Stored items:
Segment Open
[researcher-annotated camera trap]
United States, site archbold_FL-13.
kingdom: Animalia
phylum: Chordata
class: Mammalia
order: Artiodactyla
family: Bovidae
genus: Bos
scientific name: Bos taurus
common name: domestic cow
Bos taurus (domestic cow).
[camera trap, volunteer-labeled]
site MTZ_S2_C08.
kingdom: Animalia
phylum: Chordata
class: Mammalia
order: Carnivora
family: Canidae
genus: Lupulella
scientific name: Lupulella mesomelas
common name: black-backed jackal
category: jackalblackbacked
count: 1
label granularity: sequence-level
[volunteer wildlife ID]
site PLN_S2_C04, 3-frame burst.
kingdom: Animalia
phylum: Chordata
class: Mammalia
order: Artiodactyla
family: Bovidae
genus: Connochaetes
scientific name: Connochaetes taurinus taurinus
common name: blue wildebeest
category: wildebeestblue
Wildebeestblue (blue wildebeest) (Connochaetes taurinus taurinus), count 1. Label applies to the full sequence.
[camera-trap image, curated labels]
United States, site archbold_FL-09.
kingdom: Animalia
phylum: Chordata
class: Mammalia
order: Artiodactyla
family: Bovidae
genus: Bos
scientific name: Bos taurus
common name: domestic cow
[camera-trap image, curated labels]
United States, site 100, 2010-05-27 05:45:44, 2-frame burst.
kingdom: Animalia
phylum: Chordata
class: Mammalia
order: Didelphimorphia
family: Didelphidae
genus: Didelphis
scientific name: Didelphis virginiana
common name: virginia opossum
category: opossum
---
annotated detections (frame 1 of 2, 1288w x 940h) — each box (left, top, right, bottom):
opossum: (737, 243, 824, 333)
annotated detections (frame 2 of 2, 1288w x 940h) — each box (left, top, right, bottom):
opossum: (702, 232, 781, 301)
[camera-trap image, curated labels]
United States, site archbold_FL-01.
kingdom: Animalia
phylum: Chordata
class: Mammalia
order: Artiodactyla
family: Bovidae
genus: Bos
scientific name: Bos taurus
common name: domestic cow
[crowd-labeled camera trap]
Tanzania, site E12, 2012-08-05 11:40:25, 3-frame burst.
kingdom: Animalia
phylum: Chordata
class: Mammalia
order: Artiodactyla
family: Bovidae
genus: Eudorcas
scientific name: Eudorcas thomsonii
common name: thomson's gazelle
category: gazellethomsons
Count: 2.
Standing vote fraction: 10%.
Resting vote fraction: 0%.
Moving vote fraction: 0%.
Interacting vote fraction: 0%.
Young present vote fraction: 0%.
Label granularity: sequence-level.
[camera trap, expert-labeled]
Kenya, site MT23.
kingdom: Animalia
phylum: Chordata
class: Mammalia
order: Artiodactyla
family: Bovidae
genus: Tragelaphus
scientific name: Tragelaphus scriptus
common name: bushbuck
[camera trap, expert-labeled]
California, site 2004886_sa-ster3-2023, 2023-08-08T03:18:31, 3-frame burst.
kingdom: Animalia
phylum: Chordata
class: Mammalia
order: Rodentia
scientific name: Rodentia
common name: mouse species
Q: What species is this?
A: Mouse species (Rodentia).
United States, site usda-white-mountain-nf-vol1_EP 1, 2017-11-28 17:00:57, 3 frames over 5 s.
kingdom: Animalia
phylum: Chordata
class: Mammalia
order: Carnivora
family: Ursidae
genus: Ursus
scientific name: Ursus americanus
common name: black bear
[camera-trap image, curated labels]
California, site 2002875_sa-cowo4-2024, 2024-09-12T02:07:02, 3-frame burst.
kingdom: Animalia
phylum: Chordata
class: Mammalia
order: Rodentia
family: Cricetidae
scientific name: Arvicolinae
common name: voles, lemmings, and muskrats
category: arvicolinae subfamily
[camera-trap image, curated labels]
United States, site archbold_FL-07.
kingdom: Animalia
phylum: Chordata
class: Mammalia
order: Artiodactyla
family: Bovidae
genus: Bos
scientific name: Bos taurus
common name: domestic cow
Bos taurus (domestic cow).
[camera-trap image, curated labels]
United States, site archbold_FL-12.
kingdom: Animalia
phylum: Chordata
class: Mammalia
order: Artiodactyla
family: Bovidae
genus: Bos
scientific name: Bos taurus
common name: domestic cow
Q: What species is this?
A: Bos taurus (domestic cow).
Segment Closed
_Try it:_ Look through the data above. Find each line with the string "burst" and copy it.

_Reply:_
site PLN_S2_C04, 3-frame burst.
United States, site 100, 2010-05-27 05:45:44, 2-frame burst.
Tanzania, site E12, 2012-08-05 11:40:25, 3-frame burst.
California, site 2004886_sa-ster3-2023, 2023-08-08T03:18:31, 3-frame burst.
California, site 2002875_sa-cowo4-2024, 2024-09-12T02:07:02, 3-frame burst.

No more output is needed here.